**SET TASKS:**
1. In the passage on live sports streaming, what is the name of the National Hockey League's streaming offering?
2. Continue the passage on live sports streaming, picking up after its final sentence.
[START SUPPLIED PASSAGE]
The NFL Sunday Ticket broadband service is the latest attempt by the one of the big four pro sports leagues to play in the live-game streaming arena, as fans are finding more of their favorite sports events on the Web and on mobile devices.

The all-star roster of pro sports properties offering content to portable devices includes nearly every slam dunk LeBron James will make as a Miami Heat star through the National Basketball Association's NBA League Pass Broadband package; virtually every live game during Major League Baseball's September pennant races via the league's MLB.TV service; and all slap shots and goals during the National Hockey League season as part of the league's NHL GameCenter Live offering.

Speedy devices

With faster broadband speeds as well as more viewer-friendly mobile phones and portable devices like the iPad, league package distributors say streaming live sports content provides fans with a viable and alternative way of viewing their favorite sports games beyond the traditional TV set.

"To any league or any property, being able to give direct access, a terrific experience and high streaming quality with the right applications inside the experience is critically important to reach a tremendous amount of displaced fans," says Perry Cooper, senior VP of digital media for the NHL. "[Online streaming] is a great product to cater to that base and also take advantage of what continues to be a classic media convergence."

The major professional leagues have made the majority of their games available to consumers through cable- and satellite-based PPV and VOD out-of-market packages for more than a decade. Only in the past few years have these games been made available to fans via the Web.
[END SUPPLIED PASSAGE]
[START DATA RECORDS]
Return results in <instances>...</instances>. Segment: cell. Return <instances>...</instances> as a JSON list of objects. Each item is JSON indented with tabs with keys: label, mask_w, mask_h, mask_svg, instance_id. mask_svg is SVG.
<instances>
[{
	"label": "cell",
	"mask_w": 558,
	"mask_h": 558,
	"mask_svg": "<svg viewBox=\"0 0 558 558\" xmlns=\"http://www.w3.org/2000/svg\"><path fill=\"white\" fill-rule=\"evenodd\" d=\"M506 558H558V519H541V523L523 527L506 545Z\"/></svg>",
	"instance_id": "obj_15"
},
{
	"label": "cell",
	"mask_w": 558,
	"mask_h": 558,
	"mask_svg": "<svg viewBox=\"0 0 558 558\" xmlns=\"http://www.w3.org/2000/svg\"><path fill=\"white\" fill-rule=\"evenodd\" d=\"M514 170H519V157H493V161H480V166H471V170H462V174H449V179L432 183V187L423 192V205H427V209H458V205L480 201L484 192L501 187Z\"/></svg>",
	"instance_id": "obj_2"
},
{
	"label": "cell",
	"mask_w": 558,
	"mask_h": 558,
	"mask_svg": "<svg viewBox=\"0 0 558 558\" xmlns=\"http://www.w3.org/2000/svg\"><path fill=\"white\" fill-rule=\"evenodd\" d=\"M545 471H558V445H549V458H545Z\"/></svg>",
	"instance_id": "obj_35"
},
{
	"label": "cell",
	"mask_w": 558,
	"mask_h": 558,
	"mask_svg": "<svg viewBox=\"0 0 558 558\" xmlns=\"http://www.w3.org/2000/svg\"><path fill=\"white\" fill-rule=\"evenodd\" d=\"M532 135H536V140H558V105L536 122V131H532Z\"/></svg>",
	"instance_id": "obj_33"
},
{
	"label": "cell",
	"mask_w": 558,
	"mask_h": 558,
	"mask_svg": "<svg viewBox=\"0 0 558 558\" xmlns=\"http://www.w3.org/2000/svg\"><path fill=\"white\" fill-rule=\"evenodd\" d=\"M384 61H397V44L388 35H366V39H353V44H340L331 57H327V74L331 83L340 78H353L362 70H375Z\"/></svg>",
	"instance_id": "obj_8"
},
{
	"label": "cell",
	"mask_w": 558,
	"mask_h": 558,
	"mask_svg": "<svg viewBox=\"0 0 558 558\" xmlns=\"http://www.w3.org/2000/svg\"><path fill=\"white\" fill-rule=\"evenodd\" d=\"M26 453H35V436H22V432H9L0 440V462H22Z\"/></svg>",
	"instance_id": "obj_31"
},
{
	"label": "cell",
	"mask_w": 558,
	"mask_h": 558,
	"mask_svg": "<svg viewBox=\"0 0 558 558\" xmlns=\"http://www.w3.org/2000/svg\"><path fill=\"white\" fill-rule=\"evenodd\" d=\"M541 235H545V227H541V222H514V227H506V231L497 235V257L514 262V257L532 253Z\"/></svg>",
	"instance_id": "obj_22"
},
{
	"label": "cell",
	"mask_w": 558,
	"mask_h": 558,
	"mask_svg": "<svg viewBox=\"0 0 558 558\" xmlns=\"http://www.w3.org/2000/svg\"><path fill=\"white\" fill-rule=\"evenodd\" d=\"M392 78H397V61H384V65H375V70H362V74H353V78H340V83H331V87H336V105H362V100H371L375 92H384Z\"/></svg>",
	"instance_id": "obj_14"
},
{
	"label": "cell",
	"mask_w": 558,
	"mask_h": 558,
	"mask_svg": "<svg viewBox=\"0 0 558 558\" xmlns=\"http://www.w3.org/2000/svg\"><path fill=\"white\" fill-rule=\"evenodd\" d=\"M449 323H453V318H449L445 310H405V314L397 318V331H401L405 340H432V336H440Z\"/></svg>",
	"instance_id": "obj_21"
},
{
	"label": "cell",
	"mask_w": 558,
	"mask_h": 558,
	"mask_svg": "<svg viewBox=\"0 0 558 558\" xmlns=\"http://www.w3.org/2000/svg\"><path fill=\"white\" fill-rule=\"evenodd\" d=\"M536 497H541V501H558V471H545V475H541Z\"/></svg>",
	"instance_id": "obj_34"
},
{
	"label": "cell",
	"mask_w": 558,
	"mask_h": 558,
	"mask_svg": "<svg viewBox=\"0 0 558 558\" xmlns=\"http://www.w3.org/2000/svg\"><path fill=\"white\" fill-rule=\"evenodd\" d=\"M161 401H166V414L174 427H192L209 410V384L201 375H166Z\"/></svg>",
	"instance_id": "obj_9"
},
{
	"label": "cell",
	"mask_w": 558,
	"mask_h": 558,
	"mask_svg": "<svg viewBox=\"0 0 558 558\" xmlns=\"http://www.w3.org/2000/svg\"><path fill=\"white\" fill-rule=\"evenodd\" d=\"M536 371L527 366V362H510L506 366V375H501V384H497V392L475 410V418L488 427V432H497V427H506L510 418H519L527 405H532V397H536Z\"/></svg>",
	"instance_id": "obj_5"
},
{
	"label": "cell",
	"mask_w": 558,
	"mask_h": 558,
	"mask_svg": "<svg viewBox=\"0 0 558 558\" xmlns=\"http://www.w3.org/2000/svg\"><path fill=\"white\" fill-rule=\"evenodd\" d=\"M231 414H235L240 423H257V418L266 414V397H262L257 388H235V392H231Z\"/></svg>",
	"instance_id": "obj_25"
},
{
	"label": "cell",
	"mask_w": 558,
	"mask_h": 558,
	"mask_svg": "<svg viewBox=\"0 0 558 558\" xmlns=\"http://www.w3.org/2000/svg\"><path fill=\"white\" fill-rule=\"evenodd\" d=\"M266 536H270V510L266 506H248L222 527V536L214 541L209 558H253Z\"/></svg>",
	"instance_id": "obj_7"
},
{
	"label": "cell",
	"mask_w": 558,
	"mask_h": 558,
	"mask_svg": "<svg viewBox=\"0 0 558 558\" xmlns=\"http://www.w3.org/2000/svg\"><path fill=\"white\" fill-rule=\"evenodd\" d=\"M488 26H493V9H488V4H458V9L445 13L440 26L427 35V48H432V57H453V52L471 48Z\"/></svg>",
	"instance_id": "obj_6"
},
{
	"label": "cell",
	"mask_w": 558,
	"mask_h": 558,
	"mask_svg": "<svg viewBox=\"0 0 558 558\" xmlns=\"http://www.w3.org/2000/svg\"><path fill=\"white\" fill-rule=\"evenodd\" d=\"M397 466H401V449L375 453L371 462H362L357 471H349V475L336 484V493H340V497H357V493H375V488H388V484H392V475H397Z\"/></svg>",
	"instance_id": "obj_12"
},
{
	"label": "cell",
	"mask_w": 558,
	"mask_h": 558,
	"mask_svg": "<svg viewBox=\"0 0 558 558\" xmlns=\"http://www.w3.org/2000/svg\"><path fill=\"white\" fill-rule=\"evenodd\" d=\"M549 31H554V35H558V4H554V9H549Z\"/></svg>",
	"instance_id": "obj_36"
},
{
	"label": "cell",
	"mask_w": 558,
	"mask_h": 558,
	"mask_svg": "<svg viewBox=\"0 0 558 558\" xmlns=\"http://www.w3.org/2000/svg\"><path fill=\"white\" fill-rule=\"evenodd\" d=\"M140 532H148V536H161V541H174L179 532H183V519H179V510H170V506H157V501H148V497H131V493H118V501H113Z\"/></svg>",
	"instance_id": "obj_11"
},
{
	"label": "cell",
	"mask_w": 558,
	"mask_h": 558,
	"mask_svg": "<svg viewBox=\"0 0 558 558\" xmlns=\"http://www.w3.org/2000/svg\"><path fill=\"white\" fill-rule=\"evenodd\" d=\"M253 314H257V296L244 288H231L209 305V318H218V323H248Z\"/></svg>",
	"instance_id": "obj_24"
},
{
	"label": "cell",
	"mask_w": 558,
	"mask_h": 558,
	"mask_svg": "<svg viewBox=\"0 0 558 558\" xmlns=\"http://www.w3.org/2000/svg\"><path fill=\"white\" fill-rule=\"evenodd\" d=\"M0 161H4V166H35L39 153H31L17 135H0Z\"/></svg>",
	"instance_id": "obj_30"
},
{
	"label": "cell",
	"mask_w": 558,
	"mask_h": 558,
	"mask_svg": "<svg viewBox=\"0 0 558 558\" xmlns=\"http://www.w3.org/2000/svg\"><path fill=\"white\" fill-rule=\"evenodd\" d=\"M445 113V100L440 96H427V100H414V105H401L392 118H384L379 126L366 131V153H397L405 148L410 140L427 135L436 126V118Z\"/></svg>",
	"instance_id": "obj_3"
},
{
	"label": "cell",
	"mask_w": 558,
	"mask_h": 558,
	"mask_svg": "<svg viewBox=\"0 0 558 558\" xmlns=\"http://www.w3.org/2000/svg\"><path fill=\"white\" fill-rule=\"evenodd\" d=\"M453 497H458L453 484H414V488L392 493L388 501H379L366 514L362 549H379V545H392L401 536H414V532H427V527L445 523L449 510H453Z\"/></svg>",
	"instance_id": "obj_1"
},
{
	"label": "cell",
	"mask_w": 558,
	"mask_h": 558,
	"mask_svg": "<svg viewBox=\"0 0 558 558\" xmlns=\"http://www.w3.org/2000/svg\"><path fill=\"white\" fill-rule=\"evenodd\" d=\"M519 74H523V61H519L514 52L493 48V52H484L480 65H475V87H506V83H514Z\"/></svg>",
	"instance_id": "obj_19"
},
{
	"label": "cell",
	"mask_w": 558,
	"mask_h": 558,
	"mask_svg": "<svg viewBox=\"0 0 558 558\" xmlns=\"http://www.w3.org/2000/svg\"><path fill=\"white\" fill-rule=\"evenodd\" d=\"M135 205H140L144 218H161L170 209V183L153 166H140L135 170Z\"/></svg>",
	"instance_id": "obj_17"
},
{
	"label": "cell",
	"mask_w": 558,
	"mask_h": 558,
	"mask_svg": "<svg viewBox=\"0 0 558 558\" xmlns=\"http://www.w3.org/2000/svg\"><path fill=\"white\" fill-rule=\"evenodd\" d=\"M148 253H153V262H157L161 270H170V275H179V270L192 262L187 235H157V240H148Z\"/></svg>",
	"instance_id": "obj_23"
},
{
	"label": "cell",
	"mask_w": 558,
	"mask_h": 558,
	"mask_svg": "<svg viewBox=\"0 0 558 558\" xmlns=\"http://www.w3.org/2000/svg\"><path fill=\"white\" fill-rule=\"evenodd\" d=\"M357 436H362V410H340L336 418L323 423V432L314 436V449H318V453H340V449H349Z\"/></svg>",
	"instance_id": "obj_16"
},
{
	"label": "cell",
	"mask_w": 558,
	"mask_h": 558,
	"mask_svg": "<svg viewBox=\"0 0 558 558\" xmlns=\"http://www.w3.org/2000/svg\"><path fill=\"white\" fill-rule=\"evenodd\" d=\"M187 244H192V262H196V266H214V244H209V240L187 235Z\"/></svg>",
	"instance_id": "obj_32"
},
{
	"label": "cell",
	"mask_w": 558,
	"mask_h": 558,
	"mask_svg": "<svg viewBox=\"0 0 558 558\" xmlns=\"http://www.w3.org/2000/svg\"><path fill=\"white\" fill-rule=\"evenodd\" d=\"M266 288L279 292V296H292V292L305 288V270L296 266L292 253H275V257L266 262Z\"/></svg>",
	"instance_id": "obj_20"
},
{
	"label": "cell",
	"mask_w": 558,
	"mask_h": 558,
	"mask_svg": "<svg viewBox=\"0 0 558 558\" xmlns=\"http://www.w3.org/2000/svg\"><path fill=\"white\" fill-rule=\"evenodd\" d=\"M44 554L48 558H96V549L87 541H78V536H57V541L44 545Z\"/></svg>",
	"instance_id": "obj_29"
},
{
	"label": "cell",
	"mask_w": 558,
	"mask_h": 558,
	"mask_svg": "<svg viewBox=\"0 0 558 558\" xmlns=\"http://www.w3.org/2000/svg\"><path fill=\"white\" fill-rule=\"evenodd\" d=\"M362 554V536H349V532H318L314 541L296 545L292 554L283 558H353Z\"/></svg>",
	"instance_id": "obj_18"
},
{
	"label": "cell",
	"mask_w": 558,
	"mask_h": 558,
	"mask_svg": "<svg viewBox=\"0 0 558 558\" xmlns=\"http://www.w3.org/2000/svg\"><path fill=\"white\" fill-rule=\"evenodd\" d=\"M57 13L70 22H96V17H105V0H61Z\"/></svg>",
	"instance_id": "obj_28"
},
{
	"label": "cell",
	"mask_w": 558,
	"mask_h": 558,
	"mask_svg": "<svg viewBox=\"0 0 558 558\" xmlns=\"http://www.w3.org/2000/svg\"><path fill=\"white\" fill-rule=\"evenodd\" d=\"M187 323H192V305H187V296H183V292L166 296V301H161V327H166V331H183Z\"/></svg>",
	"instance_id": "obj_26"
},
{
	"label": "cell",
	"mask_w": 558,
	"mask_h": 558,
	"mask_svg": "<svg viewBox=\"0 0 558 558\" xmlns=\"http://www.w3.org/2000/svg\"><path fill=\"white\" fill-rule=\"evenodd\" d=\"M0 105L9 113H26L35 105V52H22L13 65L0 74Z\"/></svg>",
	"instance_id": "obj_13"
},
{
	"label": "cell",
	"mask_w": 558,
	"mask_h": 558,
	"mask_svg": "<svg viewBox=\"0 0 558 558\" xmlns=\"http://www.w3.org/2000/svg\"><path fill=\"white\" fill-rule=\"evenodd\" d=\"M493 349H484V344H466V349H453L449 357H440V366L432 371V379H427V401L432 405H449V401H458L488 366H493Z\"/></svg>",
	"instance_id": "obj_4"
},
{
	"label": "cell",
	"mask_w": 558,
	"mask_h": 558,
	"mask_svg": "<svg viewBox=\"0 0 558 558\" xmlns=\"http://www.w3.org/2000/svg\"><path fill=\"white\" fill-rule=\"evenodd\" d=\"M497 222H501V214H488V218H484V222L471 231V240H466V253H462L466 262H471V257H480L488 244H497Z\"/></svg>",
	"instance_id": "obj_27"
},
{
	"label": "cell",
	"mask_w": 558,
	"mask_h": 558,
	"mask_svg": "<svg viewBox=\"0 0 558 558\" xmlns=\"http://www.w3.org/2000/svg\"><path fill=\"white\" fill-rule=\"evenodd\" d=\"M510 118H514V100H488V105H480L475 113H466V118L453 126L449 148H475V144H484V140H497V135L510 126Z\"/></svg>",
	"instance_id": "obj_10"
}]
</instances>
[END DATA RECORDS]
**RESPONSES TO THE EXERCISE:**
1. NHL GameCenter Live

2.
"With streaming, [the leagues] are putting markers on various platforms with the assumption that they will grow," says Lee Berke, president of sports consultancy company LHB. "The bulk of viewers are still watching live sports games on traditional linear platforms like cable and broadcast television, but [streaming is] growing and eventually it's going to be a major percentage of how people watch sports, so you have to make your presence felt now."

Indeed, the leagues' migration to the Web with their live sports products follows an overall growth trend of sports fans accessing the Internet for sports information. A record 81 million people in the U.S. on average visited sports Websites each month in 2009, according to Nielsen Media Research.

Drawing crowds

High-profile sports events have attracted huge online audiences in 2010. ESPN3.com's month-long coverage of the World Cup soccer tournament this past June and July was viewed by 7.4 million unique viewers, with watchers generating 942 million minutes of viewing during the tournament-more than two hours per unique viewer, according to ESPN officials.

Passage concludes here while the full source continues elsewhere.